NOTWITHSTANDING THIS REPORT OR ANY DISCUSSIONS CONCERNING CONDITION OF A LOT, ALL LOTS ARE OFFERED AND SOLD "AS IS" IN ACCORDANCE WITH THE CONDITIONS OF SALE PRINTED IN THE CATALOGUE.
Catalogue Note
The Italianate Landscape with a Mountain Path and a Ford is an exemplar of Both's mature style, first evidenced on his return to Utrecht from Rome in 1642. The scene is a mountain landscape, unidentified but suggestive of the countryside around Rome. It is structured by a pair of strong diagonals: one following the line of trees up from the lower left and the moving up along the road from the lower right until it reaches the central tree. Rising up from the shadows of the river bed into the brightness of the foreground road is the extraordinary vision of a man carrying a woman on his back. The sunlight just catches the edge of her blouse and her scarf so they shine brilliantly against the dark background.
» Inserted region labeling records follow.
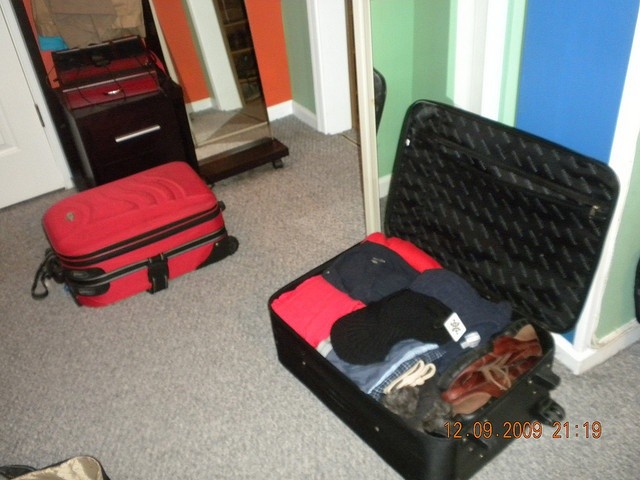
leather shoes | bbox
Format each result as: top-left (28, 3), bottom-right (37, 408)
top-left (436, 318), bottom-right (544, 400)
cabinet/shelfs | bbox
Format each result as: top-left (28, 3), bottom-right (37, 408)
top-left (500, 0), bottom-right (640, 377)
top-left (57, 66), bottom-right (199, 187)
top-left (214, 0), bottom-right (262, 105)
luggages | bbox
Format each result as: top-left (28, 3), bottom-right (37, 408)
top-left (267, 99), bottom-right (620, 480)
top-left (31, 161), bottom-right (238, 307)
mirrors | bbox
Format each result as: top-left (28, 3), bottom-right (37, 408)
top-left (367, 0), bottom-right (458, 236)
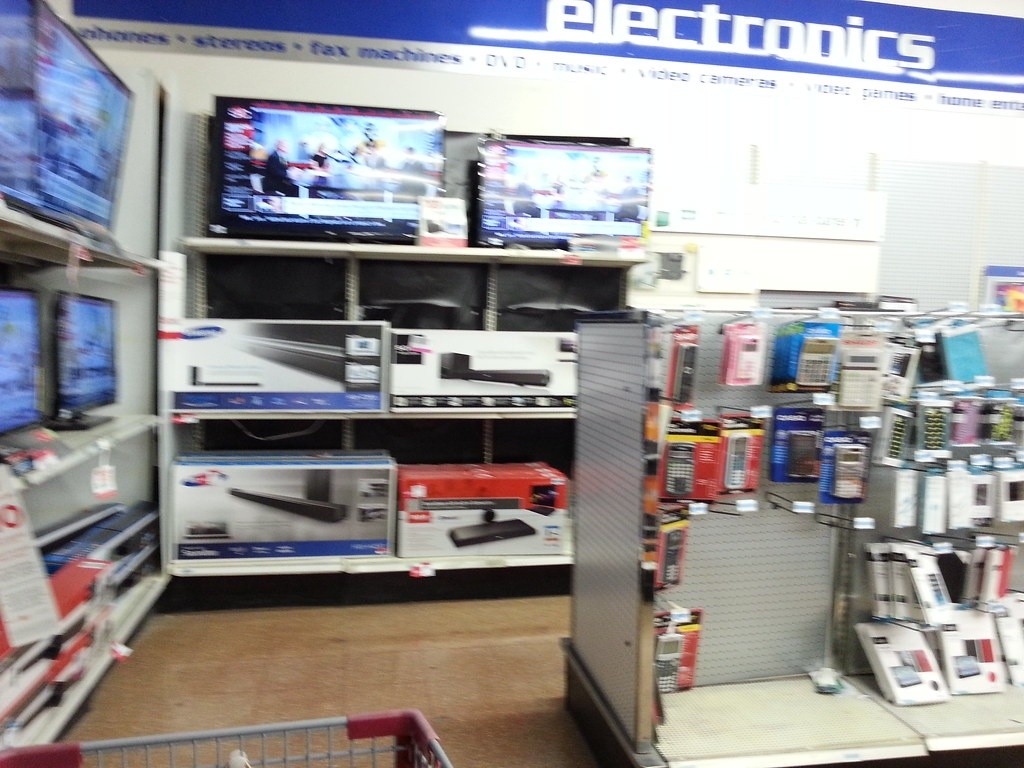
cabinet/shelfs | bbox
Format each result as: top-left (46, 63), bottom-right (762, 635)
top-left (0, 203), bottom-right (171, 752)
top-left (162, 231), bottom-right (644, 577)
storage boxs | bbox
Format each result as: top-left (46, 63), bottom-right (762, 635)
top-left (391, 329), bottom-right (580, 412)
top-left (173, 460), bottom-right (398, 559)
top-left (168, 317), bottom-right (390, 414)
top-left (400, 462), bottom-right (572, 557)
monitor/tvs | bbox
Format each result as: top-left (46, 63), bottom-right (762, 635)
top-left (207, 95), bottom-right (445, 246)
top-left (0, 0), bottom-right (136, 463)
top-left (475, 137), bottom-right (653, 247)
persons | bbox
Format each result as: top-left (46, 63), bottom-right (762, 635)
top-left (261, 140), bottom-right (299, 197)
top-left (402, 145), bottom-right (426, 196)
top-left (513, 175), bottom-right (541, 218)
top-left (614, 176), bottom-right (638, 221)
top-left (309, 145), bottom-right (329, 171)
top-left (365, 140), bottom-right (384, 168)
While this was a very practical way to carry someone across a stream, the motif was also part of the Italian repertory. It is the pose, though in reverse, of Aeneas carrying his father Anchises from the buring city of Troy, from Raphael's fresco of The Fire in the Borgo in the Stanza dell'Incendio in Rome, which Both could have seen himself or known through contemporary engravings. The figures, however, are purely northern in character. Their blunt features and heavy bodies derive from the works of Peter van Laer, who Both had known and worked with during his stay in Rome1.
This paintinghas been dated to circa 1645-50 on the basis of comparison to another version of the same subject in the Nationalmuseum, Stockholm.2 The two works are extremely close. The main differences are in the distant landscape: the small castle in the center is absent from the Stockholm painting and the forms of the mountains at the left have been changed. Also, the focus on the man carrying the woman is not as strong, for Both has used a more diffuse light, rather than the dramatic contrast of the present work. Both used the motif of the ford again in a composition also known in two versions, one in Munich and the other in Detroit. There, however, the figures do not rise up toward us, but are shown in profile, moving to the right.
While Both was greatly influenced by Claude in the way he composed and lit his paintings, the Italianate Landscape with a Ford is utterly his own. He is the only artist whose light is both golden and crystalline, so that all the leaves on the trees, the pebbles on the road and the figures themselves are shown with warmth and remarkable clarity. He sprinkles the dense foliage with flicks of yellow and cream paint that catch our eye and enliven the composition.
1 Some of the staffage in Both's paintings have been attributed to Van Laer, Poelenbergh or Berchem, but modern commentators agree that here the figures are by Both himself. See N.T. Minty, 1997, p. 15, no. 2 and 1999, p. 16, no. 6.
2 Minty, Loc. cit., the Stockholm painting is recorded in J.D. Burke, Jan Both: Paintings, Drawings and Prints, New York and London 1976, pp. 245-46, no. 108, where he dates it to circa 1645-50. He was apparently unaware of the present picture.